Más arriba, cerca de la bovedilla de los árboles el anhelado viento silba con energía y elegancia agradables armonías trasformadas en pura nostalgia por clarinetes, trompetas y flautas. Los fuegos artificiales, fatuos, presumidos e incluso innecesarios, se mezclan con la tormenta brillante, necesaria y algo presuntuosa, dando al conjunto un aire de serena festividad solo comparable con el melancólico amor y la perpetua amistad hacia nuestros seres queridos, que se han perdido en el cielo antes de tiempo.

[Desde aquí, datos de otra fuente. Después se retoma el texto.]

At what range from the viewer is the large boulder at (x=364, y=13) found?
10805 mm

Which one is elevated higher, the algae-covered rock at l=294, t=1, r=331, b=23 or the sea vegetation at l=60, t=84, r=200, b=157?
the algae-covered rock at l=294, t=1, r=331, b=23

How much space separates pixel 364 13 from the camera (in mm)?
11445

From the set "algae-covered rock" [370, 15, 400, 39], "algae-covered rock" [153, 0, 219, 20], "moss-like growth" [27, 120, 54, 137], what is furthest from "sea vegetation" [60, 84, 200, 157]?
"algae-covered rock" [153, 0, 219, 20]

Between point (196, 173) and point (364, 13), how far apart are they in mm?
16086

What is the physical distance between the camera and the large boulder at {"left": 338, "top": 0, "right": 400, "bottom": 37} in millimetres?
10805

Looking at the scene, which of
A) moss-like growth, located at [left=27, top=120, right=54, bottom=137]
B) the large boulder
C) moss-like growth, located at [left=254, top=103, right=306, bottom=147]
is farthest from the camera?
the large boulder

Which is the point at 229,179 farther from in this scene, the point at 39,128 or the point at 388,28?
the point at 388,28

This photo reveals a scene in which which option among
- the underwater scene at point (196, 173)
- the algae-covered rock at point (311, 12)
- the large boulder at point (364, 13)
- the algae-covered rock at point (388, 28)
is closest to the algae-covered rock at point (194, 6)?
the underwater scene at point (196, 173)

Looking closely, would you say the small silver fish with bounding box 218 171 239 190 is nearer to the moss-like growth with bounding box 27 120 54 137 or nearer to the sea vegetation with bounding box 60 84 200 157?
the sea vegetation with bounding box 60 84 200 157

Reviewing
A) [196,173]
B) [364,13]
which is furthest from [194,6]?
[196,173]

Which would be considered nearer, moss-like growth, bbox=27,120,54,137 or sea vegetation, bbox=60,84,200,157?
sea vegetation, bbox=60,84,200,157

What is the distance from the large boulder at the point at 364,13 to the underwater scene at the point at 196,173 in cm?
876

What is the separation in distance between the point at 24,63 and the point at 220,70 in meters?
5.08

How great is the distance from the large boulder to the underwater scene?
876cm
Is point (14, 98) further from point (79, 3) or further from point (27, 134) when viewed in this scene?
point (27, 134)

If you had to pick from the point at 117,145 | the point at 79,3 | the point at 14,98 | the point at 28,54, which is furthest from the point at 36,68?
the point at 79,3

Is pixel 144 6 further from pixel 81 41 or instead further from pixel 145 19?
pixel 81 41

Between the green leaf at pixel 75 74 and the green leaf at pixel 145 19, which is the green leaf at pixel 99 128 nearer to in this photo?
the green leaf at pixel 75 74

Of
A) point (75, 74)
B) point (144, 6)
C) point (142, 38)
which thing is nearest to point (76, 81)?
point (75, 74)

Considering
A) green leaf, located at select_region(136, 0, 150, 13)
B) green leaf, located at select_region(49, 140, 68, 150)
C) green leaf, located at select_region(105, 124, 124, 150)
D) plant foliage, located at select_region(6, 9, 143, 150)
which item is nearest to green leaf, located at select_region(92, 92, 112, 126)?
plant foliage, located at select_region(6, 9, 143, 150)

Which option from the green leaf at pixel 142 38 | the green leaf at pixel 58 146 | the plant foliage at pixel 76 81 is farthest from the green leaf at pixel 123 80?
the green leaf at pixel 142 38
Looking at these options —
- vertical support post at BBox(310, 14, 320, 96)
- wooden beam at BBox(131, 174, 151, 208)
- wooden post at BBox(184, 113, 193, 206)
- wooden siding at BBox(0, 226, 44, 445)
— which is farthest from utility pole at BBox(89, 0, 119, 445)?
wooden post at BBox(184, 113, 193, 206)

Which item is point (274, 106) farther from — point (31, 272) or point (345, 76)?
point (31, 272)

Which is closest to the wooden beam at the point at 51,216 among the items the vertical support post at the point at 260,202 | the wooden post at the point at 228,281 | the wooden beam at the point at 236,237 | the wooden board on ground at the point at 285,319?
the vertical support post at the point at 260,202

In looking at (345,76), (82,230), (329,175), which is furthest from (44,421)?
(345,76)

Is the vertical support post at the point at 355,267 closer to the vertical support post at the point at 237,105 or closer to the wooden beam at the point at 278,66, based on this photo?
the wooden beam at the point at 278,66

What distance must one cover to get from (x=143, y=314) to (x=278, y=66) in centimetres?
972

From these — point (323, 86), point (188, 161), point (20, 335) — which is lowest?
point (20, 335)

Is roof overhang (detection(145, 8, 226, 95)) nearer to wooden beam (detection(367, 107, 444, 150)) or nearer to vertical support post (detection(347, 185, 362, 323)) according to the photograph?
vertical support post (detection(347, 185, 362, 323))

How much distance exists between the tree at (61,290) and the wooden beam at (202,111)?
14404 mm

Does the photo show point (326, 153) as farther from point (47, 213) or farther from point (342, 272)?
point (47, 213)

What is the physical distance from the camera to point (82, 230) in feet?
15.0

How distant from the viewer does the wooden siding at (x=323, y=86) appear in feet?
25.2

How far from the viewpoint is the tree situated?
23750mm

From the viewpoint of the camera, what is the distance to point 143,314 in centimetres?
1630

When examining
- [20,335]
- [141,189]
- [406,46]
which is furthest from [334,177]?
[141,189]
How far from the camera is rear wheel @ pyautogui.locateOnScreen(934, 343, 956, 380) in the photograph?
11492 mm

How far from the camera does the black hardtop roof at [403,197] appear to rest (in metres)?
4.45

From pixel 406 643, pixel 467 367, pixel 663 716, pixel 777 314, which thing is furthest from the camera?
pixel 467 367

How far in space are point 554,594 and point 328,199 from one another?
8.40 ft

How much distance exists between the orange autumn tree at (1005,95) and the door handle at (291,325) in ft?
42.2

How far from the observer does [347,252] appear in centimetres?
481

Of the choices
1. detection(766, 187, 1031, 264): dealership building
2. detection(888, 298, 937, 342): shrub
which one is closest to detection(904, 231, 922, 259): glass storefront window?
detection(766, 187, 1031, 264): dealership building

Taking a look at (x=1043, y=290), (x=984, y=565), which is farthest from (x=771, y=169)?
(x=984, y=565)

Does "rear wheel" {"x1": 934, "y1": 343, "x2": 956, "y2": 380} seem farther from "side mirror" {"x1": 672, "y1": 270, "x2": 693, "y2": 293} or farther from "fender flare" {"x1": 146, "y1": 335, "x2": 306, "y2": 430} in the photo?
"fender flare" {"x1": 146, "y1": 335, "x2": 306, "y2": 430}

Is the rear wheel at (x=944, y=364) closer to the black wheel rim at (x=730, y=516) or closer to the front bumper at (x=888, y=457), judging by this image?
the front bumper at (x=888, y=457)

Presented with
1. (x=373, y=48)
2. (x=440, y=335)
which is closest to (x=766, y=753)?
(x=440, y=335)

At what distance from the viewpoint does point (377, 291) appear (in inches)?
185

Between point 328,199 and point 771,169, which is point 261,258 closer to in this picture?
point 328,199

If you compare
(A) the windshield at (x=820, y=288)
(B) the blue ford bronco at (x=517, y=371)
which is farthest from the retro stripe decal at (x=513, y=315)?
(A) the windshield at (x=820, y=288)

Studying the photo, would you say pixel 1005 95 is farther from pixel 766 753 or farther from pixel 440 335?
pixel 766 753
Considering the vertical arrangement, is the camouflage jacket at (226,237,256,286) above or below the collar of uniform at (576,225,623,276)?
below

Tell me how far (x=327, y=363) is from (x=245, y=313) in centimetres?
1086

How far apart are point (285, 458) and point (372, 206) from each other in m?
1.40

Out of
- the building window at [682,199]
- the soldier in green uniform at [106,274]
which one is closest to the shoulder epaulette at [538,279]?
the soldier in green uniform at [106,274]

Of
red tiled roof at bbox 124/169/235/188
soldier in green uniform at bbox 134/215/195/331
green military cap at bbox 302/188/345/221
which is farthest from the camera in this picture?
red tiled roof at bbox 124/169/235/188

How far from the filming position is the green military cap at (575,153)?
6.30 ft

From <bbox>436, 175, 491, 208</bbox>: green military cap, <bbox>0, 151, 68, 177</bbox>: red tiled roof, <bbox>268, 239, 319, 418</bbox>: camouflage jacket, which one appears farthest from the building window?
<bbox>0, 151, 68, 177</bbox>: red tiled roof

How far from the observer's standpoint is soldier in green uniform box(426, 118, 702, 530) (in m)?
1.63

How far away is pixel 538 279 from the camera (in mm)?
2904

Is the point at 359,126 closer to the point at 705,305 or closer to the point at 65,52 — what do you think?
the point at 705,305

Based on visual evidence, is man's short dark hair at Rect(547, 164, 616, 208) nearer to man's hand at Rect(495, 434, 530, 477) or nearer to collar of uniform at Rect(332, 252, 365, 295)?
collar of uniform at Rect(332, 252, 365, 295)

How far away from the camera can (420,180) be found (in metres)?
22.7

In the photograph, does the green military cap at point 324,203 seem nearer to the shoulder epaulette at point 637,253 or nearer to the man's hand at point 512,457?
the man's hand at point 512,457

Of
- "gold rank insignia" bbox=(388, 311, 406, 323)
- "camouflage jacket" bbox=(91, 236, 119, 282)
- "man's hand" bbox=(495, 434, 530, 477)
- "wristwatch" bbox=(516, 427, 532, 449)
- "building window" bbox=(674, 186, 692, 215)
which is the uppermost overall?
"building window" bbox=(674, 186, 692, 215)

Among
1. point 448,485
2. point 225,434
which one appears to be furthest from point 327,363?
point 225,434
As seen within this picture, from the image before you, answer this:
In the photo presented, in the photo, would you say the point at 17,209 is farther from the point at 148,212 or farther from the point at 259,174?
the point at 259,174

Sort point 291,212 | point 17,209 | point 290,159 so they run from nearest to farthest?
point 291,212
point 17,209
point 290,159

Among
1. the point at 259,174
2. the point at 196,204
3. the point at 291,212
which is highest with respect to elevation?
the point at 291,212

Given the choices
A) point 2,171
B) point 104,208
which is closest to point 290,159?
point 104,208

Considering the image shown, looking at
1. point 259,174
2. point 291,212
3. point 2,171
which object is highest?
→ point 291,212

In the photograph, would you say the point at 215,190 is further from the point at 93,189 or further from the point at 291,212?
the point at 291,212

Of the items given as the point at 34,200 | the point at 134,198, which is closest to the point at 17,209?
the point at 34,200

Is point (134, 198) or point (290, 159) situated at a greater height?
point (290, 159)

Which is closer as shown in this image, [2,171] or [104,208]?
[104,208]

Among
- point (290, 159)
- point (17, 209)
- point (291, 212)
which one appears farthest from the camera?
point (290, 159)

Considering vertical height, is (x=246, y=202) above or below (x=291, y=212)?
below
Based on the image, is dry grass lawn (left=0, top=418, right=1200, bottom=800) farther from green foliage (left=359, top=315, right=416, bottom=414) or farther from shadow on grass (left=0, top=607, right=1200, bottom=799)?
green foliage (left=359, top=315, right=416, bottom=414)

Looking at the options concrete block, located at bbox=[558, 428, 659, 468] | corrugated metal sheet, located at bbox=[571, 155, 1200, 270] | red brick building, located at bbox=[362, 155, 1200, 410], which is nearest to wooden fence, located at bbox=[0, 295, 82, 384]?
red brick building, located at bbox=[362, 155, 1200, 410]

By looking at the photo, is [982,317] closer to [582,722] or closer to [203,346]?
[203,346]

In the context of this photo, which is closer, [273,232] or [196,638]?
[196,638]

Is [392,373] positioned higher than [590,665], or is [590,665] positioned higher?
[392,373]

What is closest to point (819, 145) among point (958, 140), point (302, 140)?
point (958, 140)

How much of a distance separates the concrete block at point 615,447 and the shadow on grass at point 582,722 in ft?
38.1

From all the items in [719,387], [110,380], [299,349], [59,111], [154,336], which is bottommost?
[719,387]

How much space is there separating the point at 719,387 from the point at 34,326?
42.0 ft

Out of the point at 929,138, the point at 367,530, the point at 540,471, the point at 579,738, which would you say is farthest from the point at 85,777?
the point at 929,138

Cuando la orquesta enfila la última hoja de su magnífica partitura, el cielo despide con sus postreras lágrimas a las nubes de algodón azabache, y una mano divina, la misma que ha dirigido todo el espectáculo con esplendida concordia abre el cajón mágico donde guarda los sentimientos de todos los asistentes a este milagro natural, lírico y básico, y comienza a colocar con absoluta destreza cada estrella en su sitio, devolviendo al cielo su más preciada pertenencia, y haciéndonos ver la inmensa maravilla de un solo instante de la vida. Ahora, Beatriz, una vez colocada tu inolvidable estrella en nuestro perpetuo cielo, la sinfonía ha terminado, todo ha vuelto a ocupar su sitio en la naturaleza, y, como cada día, mi corazón ha tenido un momento para acercarse al tuyo, y decirte que sigues a mi lado tan presente como siempre.